The Multi-Year Programme of Work (MYPoW) adopted at the 42nd Plenary Session of the CFS outlines the CFS processes for the current biennium 2016-2017.

CFS Workstreams 2015-2017:

  1. CFS Role and Contribution to Nutrition 2016-2017
  2. CFS Engagement with Sustainable Development Goals 2016-2017
  3. Follow-up to the High Level Forum on Connecting Smallholders
  4. CFS Forum on Women’s empowerment in the context of food security and nutrition 2017
  5. CFS Forum on Urbanization, Rural transformation and implications for food security and nutrition 2016-2017
  6. Global Strategic Framework for Food Security and Nutrition (GSF) 2016-2017
  7. Multi-Year Programme of Work (MYPoW) 2016-2017
  8. Monitoring 2016-2017

HLPE reports for 2016-2017 will be:

Sustainable agricultural development for food security and nutrition, including the role of livestock 2016

  1. CFS 41, in October 2014, requested the HLPE, to undertake a study on “Sustainable Agricultural Development for Food Security and Nutrition, including the Role of Livestock” to be presented to the Plenary in 2016. The report will consider the issues of sustainable agricultural development, with the aim of assessing the economic, environmental, and social sustainability for food security and nutrition, in all of its dimensions (availability, access, utilization and stability). The HLPE report will focus particularly on the livestock component in agricultural systems, given its role as an engine for the development of the agriculture and food sector, and as a driver of major economic, social and environmental changes in food systems worldwide. It will review trends, drivers and projections for future food demand, including animal-sourced food. It will assess sustainability challenges, threats and opportunities to agricultural development for food security and nutrition. The report will explore pathways towards sustainable crop and livestock-based systems and options for enabling and managing the transition to sustainable systems, with a view to recommending appropriate actions by policy makers and stakeholders.

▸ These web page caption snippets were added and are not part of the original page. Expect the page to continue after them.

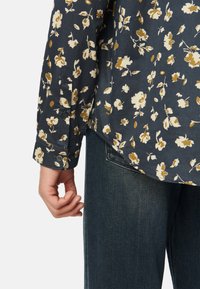 Camicia a bottoni floreale con sfondo blu navy e fiori crema e senape, rifinita con un orlo curvo e polsini abbottonati.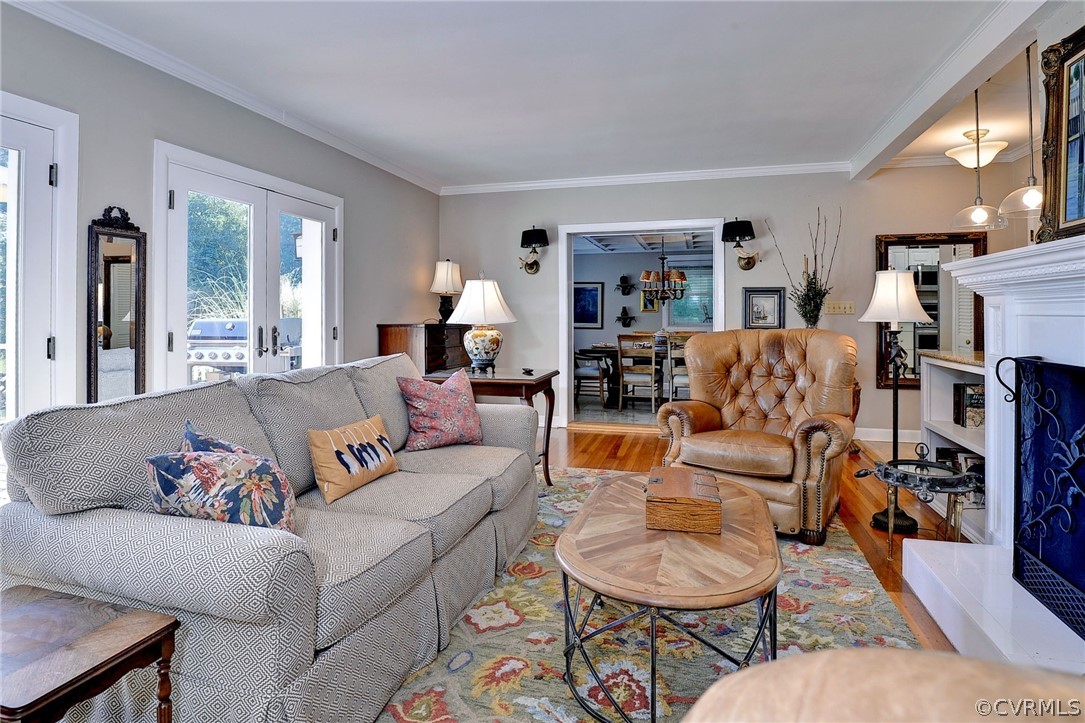 1020 Pine Hall Road Mathews, VA 23109 - Photo 8 of 49 a living room with furniture and a wooden floor
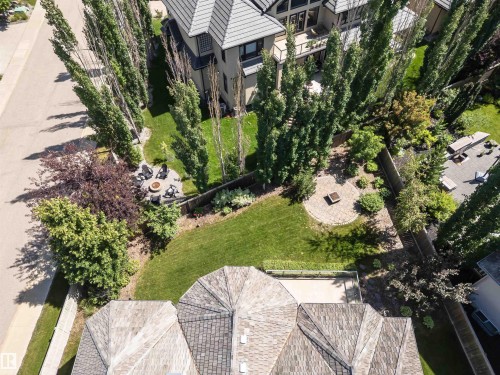 Expansive backyard featuring a circular paver patio with a built-in fire pit, a secondary paver patio, mature trees providing natural screening, and a manicured lawn - 3503 Watson Point(E), Edmonton, AB 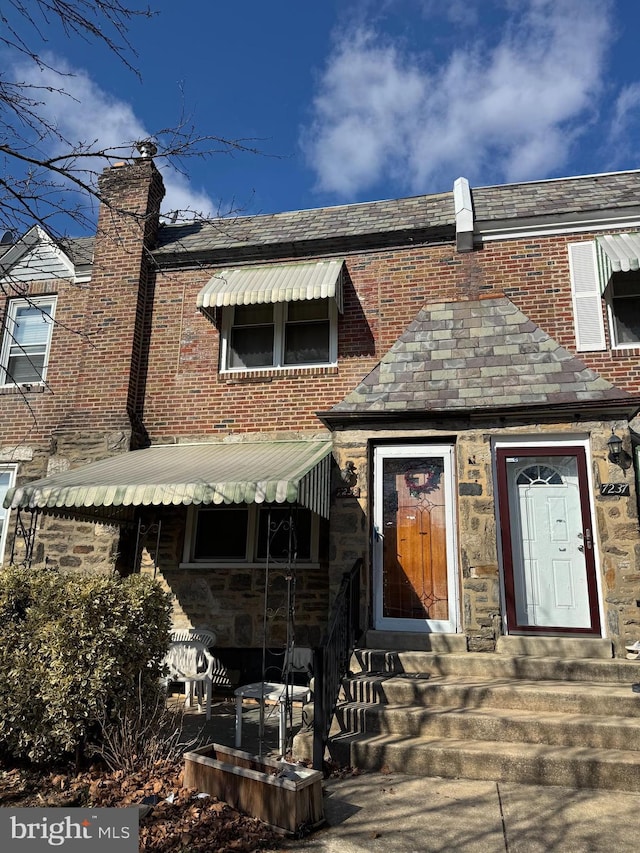 back of house featuring entry steps and stone siding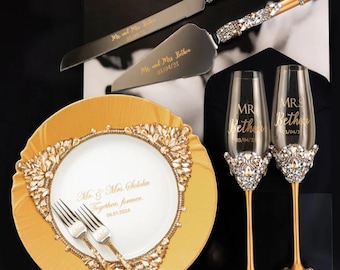 Puede incluir: Juego de cuchillo y servidor para pastel de bodas dorado con adornos de cristal, dos copas de champán con borde dorado con adornos de cristal y un plato de servicio dorado con un plato blanco y dos tenedores. Los platos y las copas están personalizados con los nombres "Mr. & Mrs. Solomon" y "Mr. & Mrs. Bethen" y sus fechas de boda.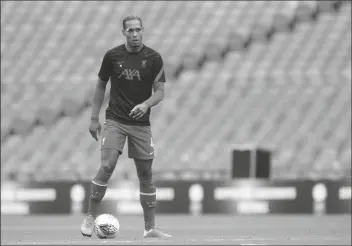  ?? ANDREW COULDRIDGE/AP ?? LIVERPOOL’S VIRGIL VAN DIJK warms up before their English FA Community Shield soccer match against Arsenal at Wembley stadium in London on Saturday.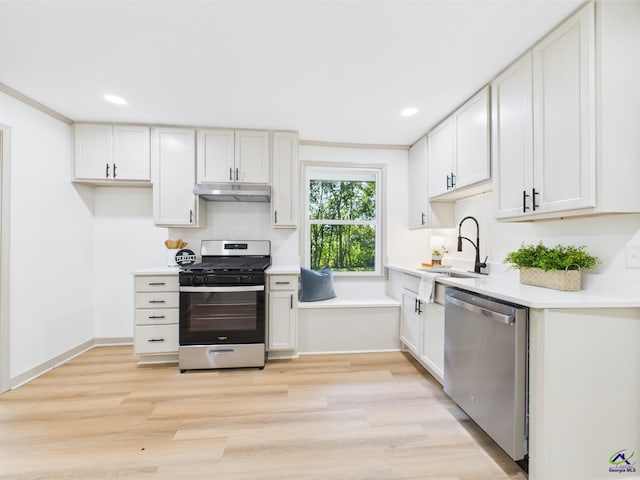 744 Corbin Ave, Macon, GA 31204 - kitchen featuring stainless steel appliances, under cabinet range hood, light countertops, light wood finished floors, and recessed lighting
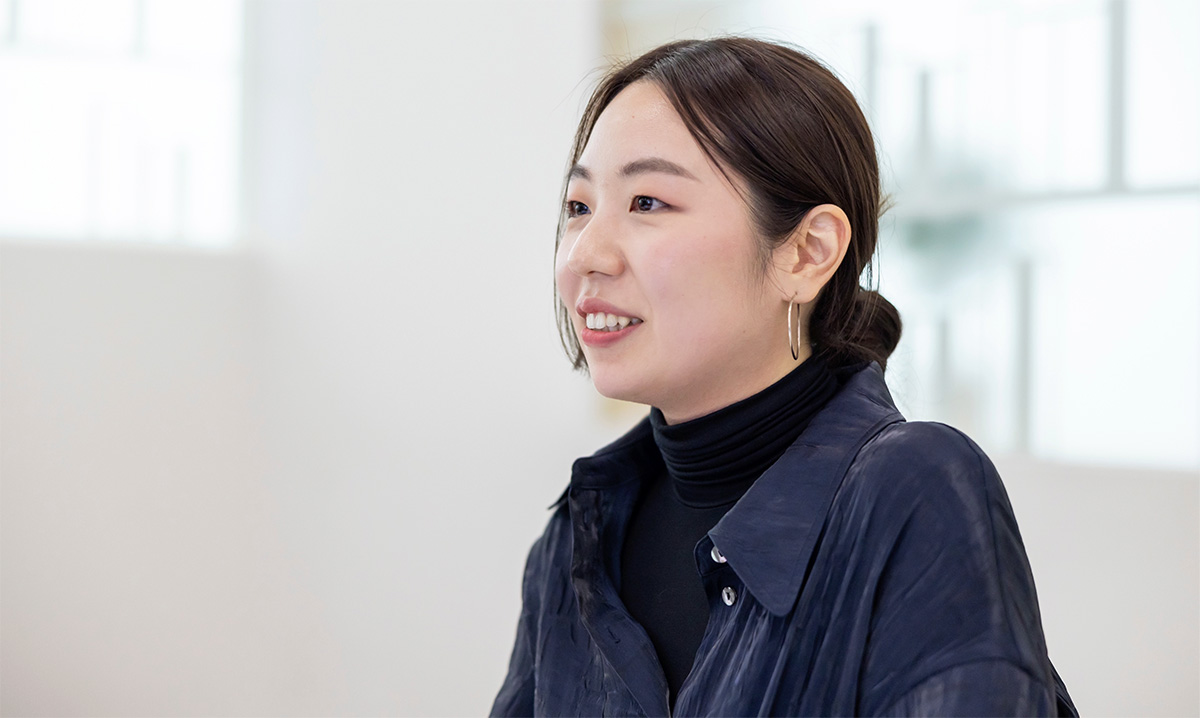 女性が微笑んでいる横顔の写真。明るい室内で撮影されている。
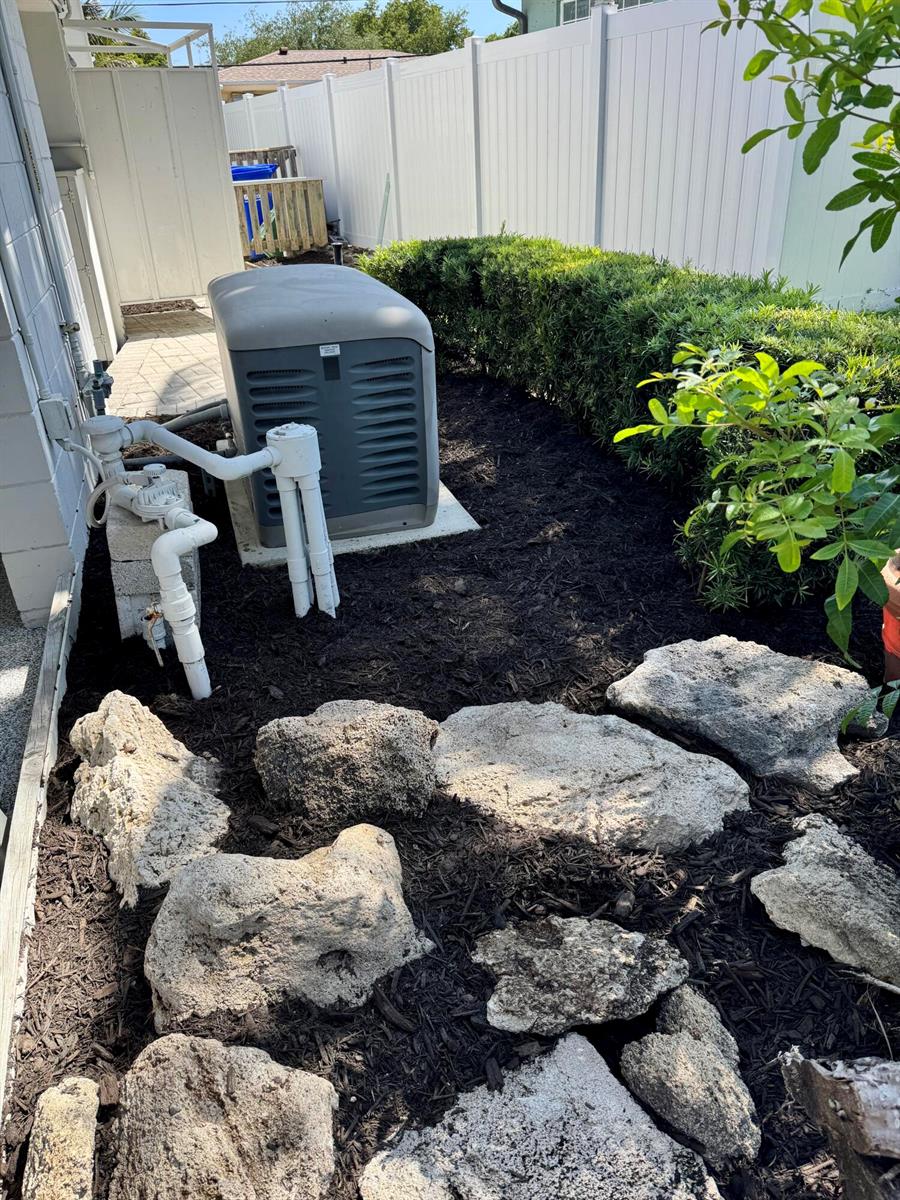 A backyard area features a large generator, white PVC piping, landscaping rocks, and a hedge — 2560 NE 20th Street, Pompano Beach FL 33062, POMPANO BEACH, FL
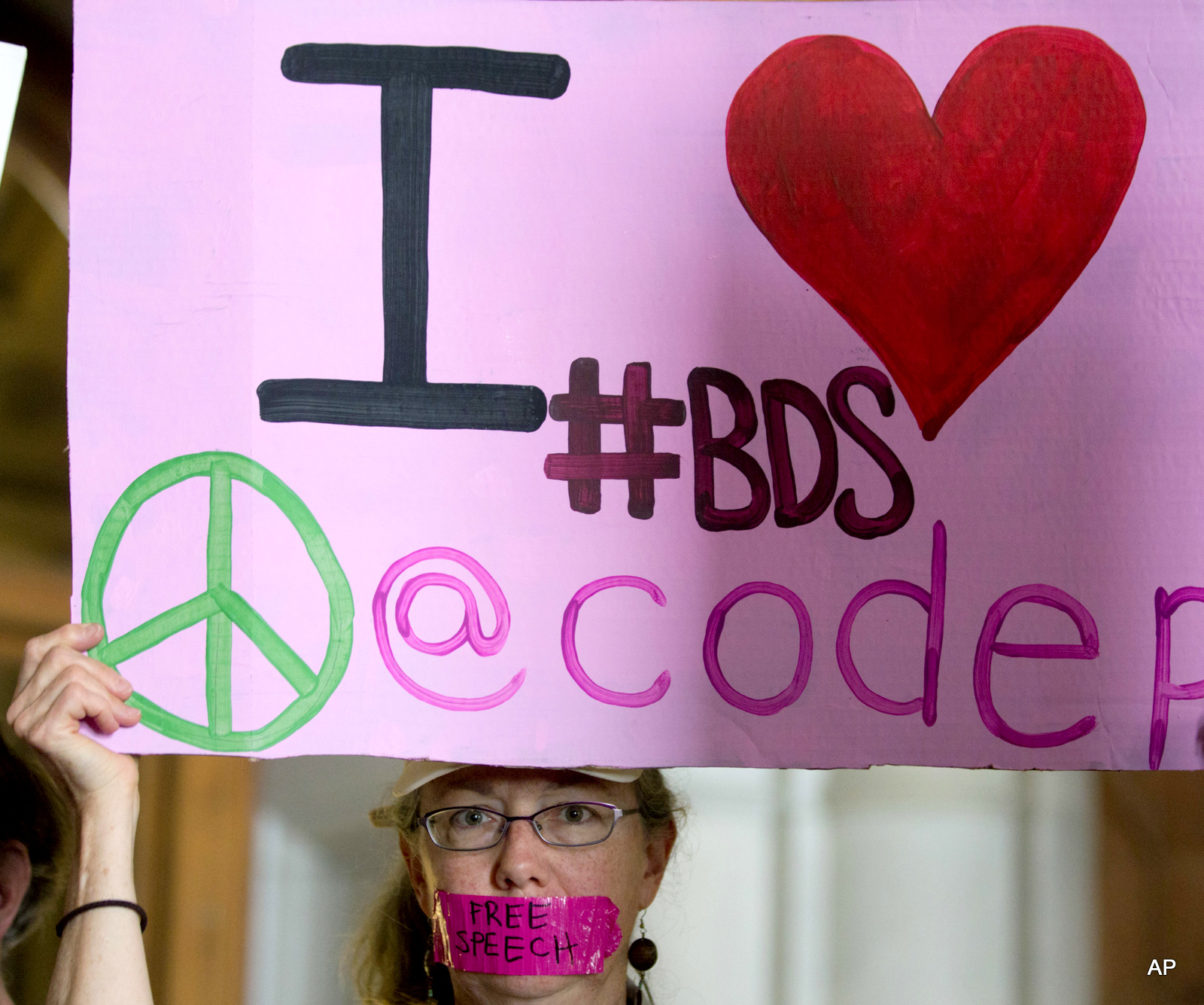 Mary Anne Grady Flores of Ithaca, N.Y., wears tape over her mouth during a rally in the War Room at the state Capitol on Wednesday, June 15, 2016, in Albany, N.Y. Critics of Israel's treatment of Palestinians protested Gov. Andrew Cuomo's executive order prohibiting state investments in any company that supports a boycott of Israel.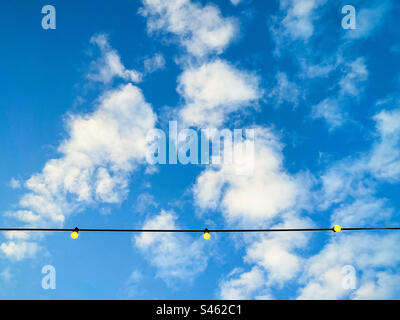 Blick aus dem niedrigen Winkel auf eine Reihe leuchtender Glühbirnen am blauen Himmel mit flauschigen weißen Wolken und Kopierbereich. Stockfoto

Sustainable forestry for food security and nutrition – 2017

  1. CFS 41, in October 2014, requested the HLPE, to undertake a study on “Sustainable Forestry for Food Security and Nutrition” to be presented to the Plenary in 2017. This HLPE report will aim at an evidence-based, comprehensive analysis of the relations between forestry and food security and nutrition. It will describe the various contributions of forests and forestry, including plantations and agroforestry, to improved food security and better nutrition, given the specificities of the timescales of forestry-related activities. The analysis will review challenges and opportunities relevant to forests’ and forestry’s contribution to food security and nutrition of people living in the forests, at the forests’ margins, and outside forests, from local to global levels. To do so, the report will address relevant issues of land-use and relations between forests and agriculture. It will consider threats to and opportunities for the social, economic and environmental functions of forests and forestry, including biodiversity, the role of forests in the climate system and the impacts of climate change. The report will look at instruments, institutions, and governance, with a view to recommending appropriate actions by policy makers and stakeholders.

Nutrition and food systems – 2017

  1. In consideration of the recognized compelling need to foster a solid technical background in support of the CFS workstream on nutrition, the HLPE will prepare a report on nutrition and food systems.